Senado aprova Lei de Improbidade que derruba direitos das pessoas com deficiência

Senado aprova Lei de Improbidade que derruba direitos das pessoas com deficiência

Projeto libera qualquer agente público, servidor ou não, de cumprir determinações de acessibilidade previstas na Lei Brasileira de Inclusão. Senadora Mara Gabrilli expressou indignação diante da decisão. "Desmorona tudo o que foi construído com muita luta".

Luiz Alexandre Souza Ventura

29 de setembro de 2021 | 20h34

Imagem da senadora Mara Gabrilli durante pronunciamento em sessão do Senado por meio online.

“O Senado vai fazer festinha para os atletas paralímpicos na próxima semana, mas não cumprimos a nossa própria legislação”, afirmou Mara Gabrilli. Crédito: Reprodução.


O Senado aprovou na noite desta quarta-feira, 29, o Projeto de Lei nº 2.505/2021, que altera a Lei de Improbidade Administrativa (nº 8.429, de 2 de junho de 1992) e derruba direitos das pessoas com deficiência.
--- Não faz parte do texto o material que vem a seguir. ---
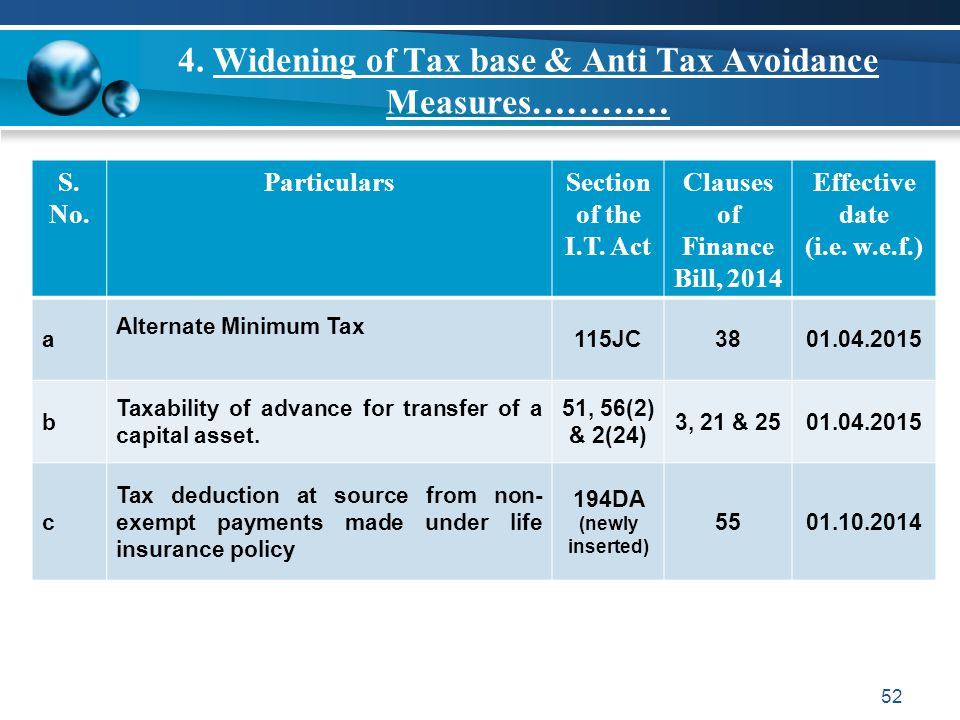4. Widening of Tax base & Anti Tax Avoidance Measures………… 52 S. No. ParticularsSection of the I.T. Act Clauses of Finance Bill, 2014 Effective date (i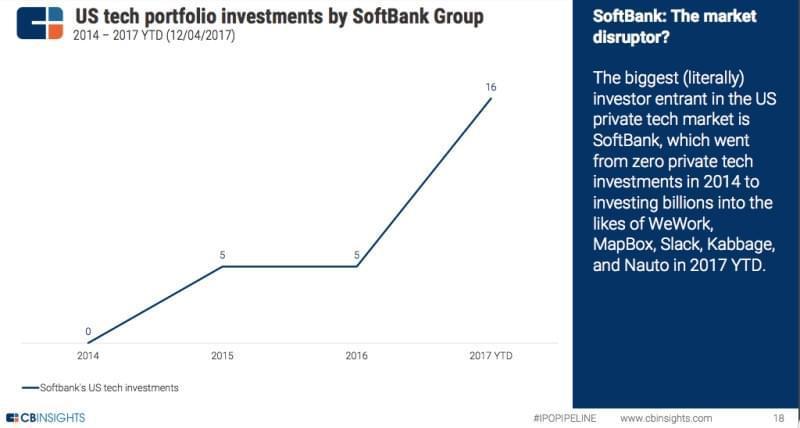 筹集了千亿美元基金,软银2017年改变风险投资业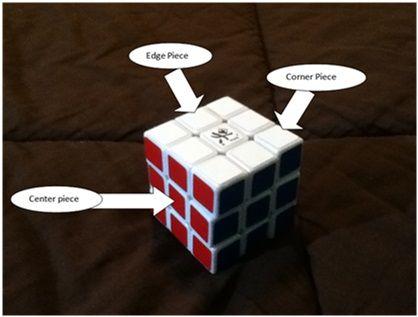 Wie man den Zauberwürfel zu lösen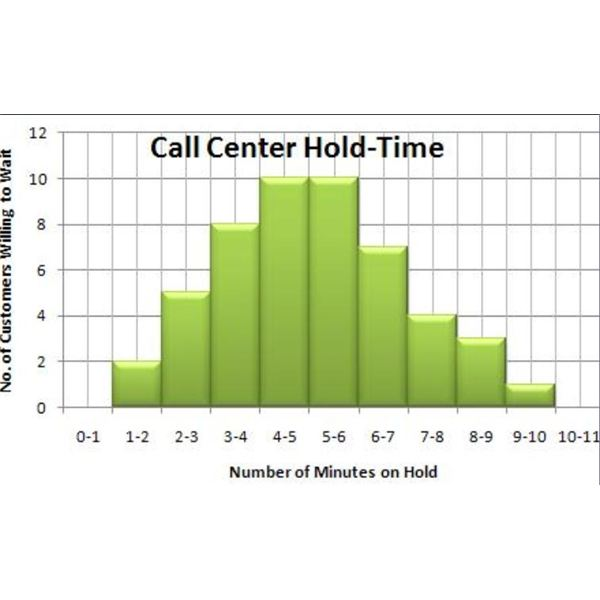 Call Center Hold-Time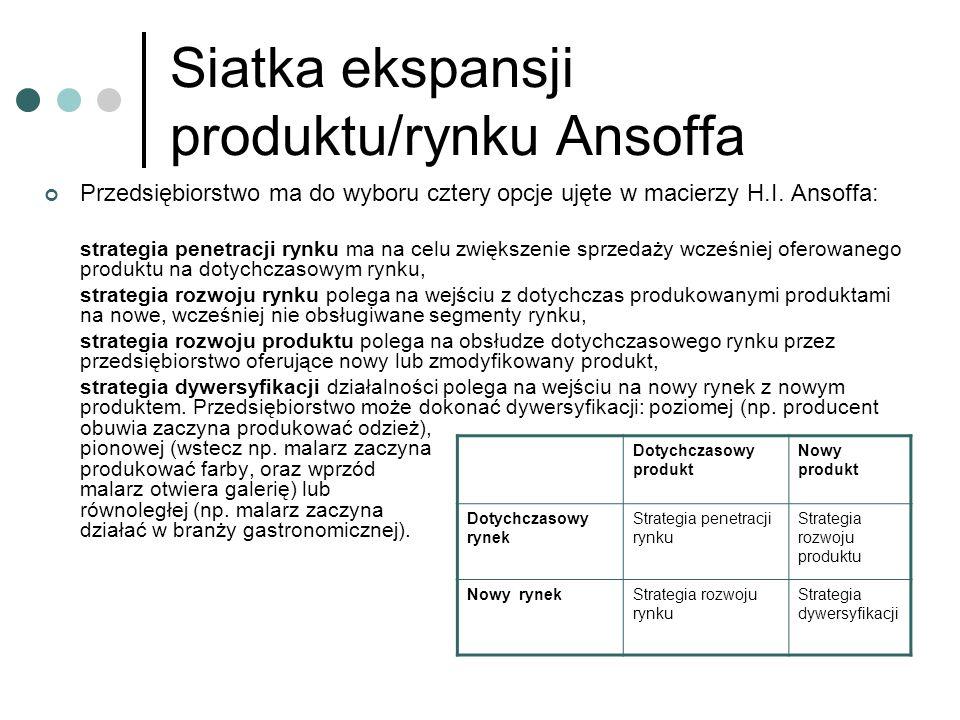 Siatka ekspansji produktu/rynku Ansoffa Przedsiębiorstwo ma do wyboru cztery opcje ujęte w macierzy H.I. Ansoffa: strategia penetracji rynku ma na cel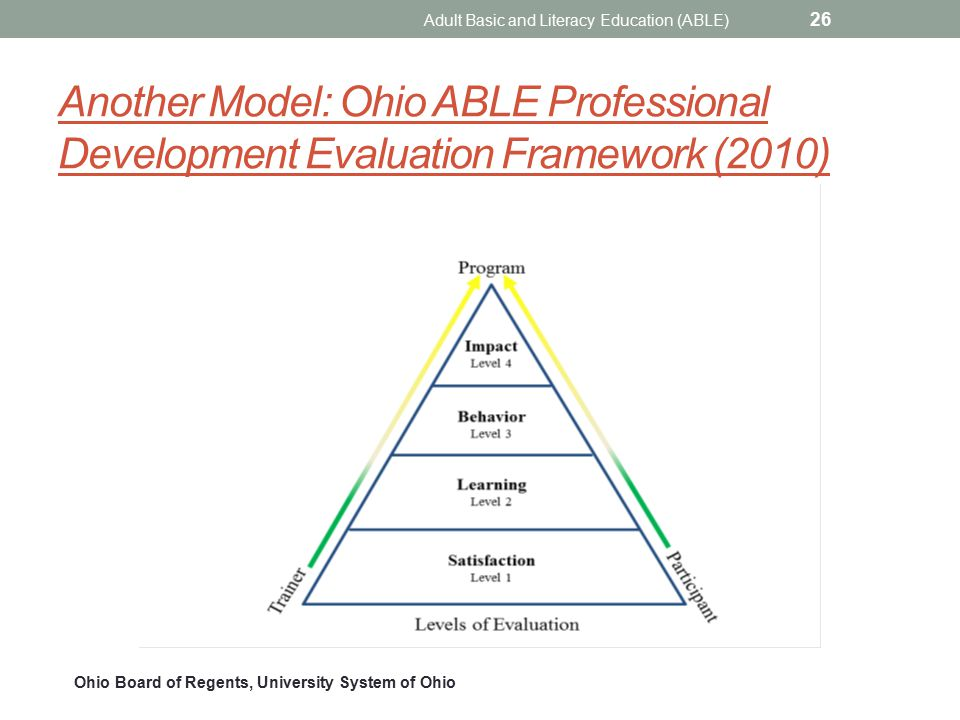 Another Model: Ohio ABLE Professional Development Evaluation Framework (2010) Adult Basic and Literacy Education (ABLE) 26 Ohio Board of Regents, University System of Ohio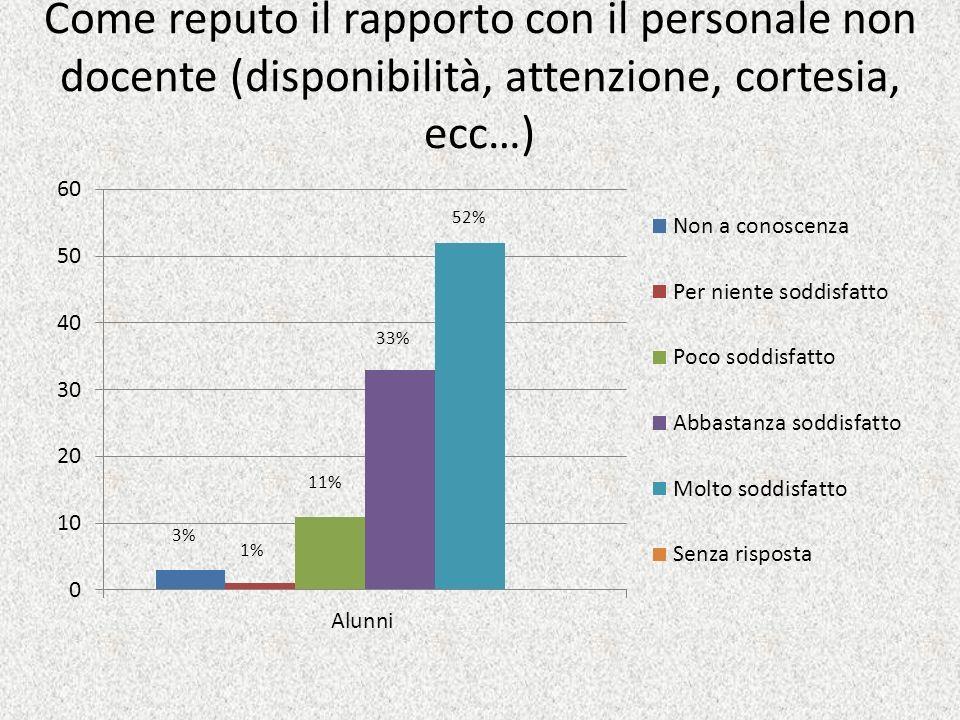 Come reputo il rapporto con il personale non docente (disponibilità, attenzione, cortesia, ecc…) 52% 33% 11% 1% 3%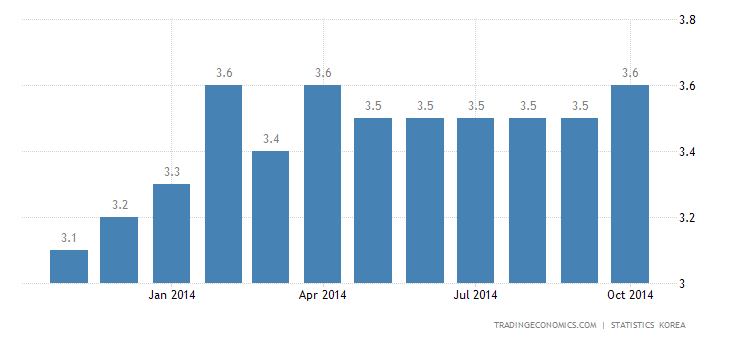 South Korea Unemployment Rate Unchanged at 3.5% in October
O PL foi aprovado de manhã pela Comissão de Constituição, Justiça e Cidadania (CCJ) e levado ao plenário na sessão à tarde.

Na mudança da legislação que combate atos ilícitos de agentes públicos, foi retirado o trecho que exigia o cumprimento de requisitos de acessibilidade previstos na Lei Brasileira de Inclusão da Pessoa com Deficiência (nº 13.146/2015).

A determinação estava no inciso IX do artigo 11, na Seção III, que trata dos atos de improbidade administrativa que atentam contra os princípios da administração pública.

A senadora Mara Gabrilli (PSDB-SP) apresentou emenda ao PL para manter o dever do agente público de promover a acessibilidade prevista em lei, mas o relator do projeto, o senador Weverton Rocha (PDT-MA), rejeitou sob a alegação de que já existem outras legislações que garantem esse direito.

Para tentar reverter a mudança, o PSDB apresentou a emenda de Mara Gabrilli como um destaque, que foi votado e derrubado por uma diferença de três votos (clique aqui para saber como votou cada senador).

Diante da decisão final, Gabrilli pediu a palavra e expressou indignação. “Vemos desmoronar em uma matéria as conquistas construídas com muita luta durante vários anos”, disse a senadora.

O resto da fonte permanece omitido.